Exercise details: In the SQL aggregation excerpt, which operator joins the multiple queries so they return combined results?

Text excerpt:
————

When we are doing data analysis, we sometimes want to perform multiple levels of aggregation to allow ourselves to 'zoom' in and out to different depths. In this case, we might be looking at each facility's overall usage, but then want to dive in to see how they've performed on a per-month basis. Using the SQL we know so far, it's quite cumbersome to produce a single query that does what we want - we effectively have to resort to concatenating multiple queries using UNION ALL:

select facid, extract(month from starttime) as month, sum(slots) as slots
    from cd.bookings
    where
        starttime >= '2012-01-01'
        and starttime < '2013-01-01'
    group by facid, month
union all
select facid, null, sum(slots) as slots
    from cd.bookings
    where
        starttime >= '2012-01-01'
        and starttime < '2013-01-01'
    group by facid
union all
select null, null, sum(slots) as slots
    from cd.bookings
    where
        starttime >= '2012-01-01'
        and starttime < '2013-01-01'
order by facid, month;

As you can see, each subquery performs a different level of aggregation, and we just combine the results. We can clean this up a lot by factoring out commonalities using a CTE:

with bookings as (
	select facid, extract(month from starttime) as month, slots
	from cd.bookings
	where
		starttime >= '2012-01-01'
		and starttime < '2013-01-01'
)

————

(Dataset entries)

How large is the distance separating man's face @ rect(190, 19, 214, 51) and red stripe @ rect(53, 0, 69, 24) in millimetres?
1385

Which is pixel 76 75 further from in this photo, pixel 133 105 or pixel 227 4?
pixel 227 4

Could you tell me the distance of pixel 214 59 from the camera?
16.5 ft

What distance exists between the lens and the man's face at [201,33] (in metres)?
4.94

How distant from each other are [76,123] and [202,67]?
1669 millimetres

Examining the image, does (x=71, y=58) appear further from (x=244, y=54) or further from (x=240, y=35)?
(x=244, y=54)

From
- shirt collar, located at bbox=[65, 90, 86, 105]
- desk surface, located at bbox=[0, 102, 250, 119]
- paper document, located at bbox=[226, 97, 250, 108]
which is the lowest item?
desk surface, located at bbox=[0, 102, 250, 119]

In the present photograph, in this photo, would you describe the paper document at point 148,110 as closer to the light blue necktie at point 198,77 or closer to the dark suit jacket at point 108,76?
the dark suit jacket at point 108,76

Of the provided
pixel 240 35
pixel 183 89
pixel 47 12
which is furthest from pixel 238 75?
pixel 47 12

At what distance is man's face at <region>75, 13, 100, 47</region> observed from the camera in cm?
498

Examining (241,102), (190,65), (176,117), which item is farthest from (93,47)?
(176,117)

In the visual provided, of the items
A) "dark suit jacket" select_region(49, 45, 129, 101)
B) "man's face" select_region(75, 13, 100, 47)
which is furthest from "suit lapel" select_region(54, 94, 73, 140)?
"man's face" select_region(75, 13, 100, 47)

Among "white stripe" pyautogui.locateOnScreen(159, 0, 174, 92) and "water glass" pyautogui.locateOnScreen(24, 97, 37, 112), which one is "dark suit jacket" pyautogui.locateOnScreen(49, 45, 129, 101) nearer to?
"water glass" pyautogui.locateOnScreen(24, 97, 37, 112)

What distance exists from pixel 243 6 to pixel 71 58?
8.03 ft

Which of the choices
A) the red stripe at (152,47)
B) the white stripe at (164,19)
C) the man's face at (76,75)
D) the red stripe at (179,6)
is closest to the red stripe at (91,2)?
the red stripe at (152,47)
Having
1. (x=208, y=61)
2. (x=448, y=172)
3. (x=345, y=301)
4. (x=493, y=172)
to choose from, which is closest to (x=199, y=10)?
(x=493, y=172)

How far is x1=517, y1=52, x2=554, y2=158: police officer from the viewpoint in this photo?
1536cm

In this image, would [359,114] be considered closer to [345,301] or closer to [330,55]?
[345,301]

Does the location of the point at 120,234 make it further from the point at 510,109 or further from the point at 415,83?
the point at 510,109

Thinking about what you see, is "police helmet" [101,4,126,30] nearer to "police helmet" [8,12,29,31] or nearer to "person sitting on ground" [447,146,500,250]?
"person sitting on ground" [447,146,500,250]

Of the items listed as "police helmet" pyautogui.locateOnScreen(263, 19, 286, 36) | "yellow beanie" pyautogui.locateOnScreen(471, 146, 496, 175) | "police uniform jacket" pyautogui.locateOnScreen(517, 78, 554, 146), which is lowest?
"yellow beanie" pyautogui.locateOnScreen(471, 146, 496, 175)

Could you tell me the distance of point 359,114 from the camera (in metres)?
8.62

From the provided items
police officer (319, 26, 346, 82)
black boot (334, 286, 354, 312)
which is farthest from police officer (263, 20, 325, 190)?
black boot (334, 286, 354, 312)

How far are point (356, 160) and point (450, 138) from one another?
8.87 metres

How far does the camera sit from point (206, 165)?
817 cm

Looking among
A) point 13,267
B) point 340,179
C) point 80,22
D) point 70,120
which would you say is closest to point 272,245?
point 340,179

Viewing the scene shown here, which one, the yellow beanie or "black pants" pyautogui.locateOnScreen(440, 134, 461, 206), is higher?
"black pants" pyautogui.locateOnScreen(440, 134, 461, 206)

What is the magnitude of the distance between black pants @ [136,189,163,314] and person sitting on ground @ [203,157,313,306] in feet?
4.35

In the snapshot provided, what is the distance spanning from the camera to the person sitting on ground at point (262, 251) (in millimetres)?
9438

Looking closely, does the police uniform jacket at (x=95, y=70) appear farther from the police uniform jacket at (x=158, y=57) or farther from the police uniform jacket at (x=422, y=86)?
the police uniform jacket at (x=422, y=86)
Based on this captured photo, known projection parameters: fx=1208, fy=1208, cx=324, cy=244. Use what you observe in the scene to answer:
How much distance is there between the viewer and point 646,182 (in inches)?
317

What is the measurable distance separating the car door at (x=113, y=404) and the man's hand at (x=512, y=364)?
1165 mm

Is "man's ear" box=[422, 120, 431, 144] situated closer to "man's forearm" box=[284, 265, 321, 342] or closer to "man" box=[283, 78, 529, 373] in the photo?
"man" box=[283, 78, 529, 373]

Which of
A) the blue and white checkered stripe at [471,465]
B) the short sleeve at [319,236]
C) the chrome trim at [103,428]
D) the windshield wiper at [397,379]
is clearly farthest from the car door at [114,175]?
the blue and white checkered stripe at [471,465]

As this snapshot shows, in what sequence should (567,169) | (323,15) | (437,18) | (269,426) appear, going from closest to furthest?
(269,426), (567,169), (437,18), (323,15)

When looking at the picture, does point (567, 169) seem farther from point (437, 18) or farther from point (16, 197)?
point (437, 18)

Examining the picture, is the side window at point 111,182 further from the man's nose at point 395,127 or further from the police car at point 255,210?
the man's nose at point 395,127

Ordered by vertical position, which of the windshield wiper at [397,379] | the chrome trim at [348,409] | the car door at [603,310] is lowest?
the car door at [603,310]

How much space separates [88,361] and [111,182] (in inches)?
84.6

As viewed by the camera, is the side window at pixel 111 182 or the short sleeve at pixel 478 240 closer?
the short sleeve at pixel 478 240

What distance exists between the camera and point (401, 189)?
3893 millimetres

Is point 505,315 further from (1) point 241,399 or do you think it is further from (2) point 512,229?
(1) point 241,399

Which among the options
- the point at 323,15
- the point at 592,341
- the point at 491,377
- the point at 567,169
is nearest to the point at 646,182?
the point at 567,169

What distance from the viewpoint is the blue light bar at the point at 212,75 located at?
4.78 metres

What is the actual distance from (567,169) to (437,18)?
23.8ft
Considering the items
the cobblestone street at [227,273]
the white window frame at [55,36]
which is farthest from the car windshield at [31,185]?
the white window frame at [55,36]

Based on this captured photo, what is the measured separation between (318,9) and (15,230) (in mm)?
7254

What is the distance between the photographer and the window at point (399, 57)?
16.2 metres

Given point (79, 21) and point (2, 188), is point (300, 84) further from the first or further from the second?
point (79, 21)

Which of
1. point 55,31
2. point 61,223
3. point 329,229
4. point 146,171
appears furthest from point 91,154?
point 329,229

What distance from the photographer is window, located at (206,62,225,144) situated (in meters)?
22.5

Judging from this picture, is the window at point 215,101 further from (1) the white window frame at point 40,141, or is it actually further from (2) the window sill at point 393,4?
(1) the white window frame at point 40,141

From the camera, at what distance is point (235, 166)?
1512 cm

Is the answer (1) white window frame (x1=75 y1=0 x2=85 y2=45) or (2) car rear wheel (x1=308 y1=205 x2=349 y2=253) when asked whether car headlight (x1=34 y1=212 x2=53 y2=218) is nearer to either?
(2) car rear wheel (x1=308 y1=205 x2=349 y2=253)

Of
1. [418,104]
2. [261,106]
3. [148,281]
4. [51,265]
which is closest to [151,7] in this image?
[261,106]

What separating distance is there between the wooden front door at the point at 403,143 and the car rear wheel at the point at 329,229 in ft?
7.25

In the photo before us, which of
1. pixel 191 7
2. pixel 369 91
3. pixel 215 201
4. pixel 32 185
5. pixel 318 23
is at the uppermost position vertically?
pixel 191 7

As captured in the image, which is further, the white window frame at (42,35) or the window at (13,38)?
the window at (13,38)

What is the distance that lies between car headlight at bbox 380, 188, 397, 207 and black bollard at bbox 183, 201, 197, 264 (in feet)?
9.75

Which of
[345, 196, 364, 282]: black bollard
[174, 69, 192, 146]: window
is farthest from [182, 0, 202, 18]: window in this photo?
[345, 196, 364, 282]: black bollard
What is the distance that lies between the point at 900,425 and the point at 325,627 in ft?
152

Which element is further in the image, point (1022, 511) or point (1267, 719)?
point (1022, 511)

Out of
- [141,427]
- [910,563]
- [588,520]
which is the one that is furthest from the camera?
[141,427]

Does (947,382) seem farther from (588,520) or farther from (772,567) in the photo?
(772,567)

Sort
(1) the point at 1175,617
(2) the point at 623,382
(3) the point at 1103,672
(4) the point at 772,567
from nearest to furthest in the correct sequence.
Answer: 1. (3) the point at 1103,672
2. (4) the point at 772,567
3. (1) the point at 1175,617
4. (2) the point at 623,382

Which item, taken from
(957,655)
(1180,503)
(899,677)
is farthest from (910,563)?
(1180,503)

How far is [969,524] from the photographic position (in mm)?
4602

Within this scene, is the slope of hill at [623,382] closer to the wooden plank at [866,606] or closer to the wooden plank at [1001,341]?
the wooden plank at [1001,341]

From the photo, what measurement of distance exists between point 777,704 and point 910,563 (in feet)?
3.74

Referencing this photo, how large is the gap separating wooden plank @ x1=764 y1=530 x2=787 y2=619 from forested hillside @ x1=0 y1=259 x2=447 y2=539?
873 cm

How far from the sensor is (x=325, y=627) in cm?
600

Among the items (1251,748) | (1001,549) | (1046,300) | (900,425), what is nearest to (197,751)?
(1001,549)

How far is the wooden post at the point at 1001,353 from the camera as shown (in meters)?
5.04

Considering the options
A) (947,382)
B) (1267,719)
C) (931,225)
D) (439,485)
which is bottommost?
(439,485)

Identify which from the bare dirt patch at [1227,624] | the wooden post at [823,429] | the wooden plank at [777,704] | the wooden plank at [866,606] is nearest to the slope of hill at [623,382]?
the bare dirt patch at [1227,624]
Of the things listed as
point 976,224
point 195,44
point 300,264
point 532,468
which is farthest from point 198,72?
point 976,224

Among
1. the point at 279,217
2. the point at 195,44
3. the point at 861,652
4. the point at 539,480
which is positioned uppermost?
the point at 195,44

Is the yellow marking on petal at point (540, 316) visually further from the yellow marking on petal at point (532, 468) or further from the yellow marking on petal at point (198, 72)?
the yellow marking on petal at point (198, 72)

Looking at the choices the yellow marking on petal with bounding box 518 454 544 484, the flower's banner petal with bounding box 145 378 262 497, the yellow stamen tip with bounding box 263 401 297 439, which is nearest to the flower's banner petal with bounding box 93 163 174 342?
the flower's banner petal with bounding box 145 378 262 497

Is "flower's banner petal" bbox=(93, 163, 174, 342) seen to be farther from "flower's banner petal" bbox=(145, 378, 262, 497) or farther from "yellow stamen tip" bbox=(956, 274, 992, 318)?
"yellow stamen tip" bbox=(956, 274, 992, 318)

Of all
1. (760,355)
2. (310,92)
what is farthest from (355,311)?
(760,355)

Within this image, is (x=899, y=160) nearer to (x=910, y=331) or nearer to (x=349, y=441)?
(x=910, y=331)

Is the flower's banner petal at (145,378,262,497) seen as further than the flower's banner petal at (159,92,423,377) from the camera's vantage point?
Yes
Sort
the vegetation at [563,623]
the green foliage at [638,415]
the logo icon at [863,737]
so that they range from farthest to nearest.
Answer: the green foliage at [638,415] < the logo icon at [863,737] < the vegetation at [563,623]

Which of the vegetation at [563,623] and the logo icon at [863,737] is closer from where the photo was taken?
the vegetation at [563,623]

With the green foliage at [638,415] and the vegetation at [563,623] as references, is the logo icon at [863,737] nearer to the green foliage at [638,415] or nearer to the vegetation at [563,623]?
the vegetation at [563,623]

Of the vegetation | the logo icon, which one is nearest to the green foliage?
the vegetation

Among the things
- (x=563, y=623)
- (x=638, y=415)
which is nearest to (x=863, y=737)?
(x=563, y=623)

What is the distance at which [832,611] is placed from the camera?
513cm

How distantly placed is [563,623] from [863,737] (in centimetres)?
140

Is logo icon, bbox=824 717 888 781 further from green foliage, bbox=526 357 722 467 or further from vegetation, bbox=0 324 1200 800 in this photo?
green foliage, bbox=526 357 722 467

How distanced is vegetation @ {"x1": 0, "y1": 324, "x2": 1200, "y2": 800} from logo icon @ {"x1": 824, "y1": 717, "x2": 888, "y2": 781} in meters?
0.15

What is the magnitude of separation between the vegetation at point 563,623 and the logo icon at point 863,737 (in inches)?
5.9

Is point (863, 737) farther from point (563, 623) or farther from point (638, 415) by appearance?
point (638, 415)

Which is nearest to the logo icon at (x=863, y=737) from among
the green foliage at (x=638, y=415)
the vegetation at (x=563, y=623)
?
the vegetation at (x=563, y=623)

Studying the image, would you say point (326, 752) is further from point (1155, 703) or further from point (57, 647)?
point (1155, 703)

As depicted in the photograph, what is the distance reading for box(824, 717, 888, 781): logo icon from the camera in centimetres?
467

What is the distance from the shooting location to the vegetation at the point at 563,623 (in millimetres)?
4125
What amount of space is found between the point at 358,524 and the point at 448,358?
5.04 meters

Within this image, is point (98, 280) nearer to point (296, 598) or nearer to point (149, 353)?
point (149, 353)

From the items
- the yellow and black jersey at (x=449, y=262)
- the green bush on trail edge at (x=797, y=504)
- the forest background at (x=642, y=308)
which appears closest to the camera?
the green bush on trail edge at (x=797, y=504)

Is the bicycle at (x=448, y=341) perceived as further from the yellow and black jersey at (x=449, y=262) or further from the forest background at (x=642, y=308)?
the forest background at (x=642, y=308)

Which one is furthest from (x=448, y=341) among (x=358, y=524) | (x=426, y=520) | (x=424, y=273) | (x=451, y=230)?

————

Solution for this problem: UNION ALL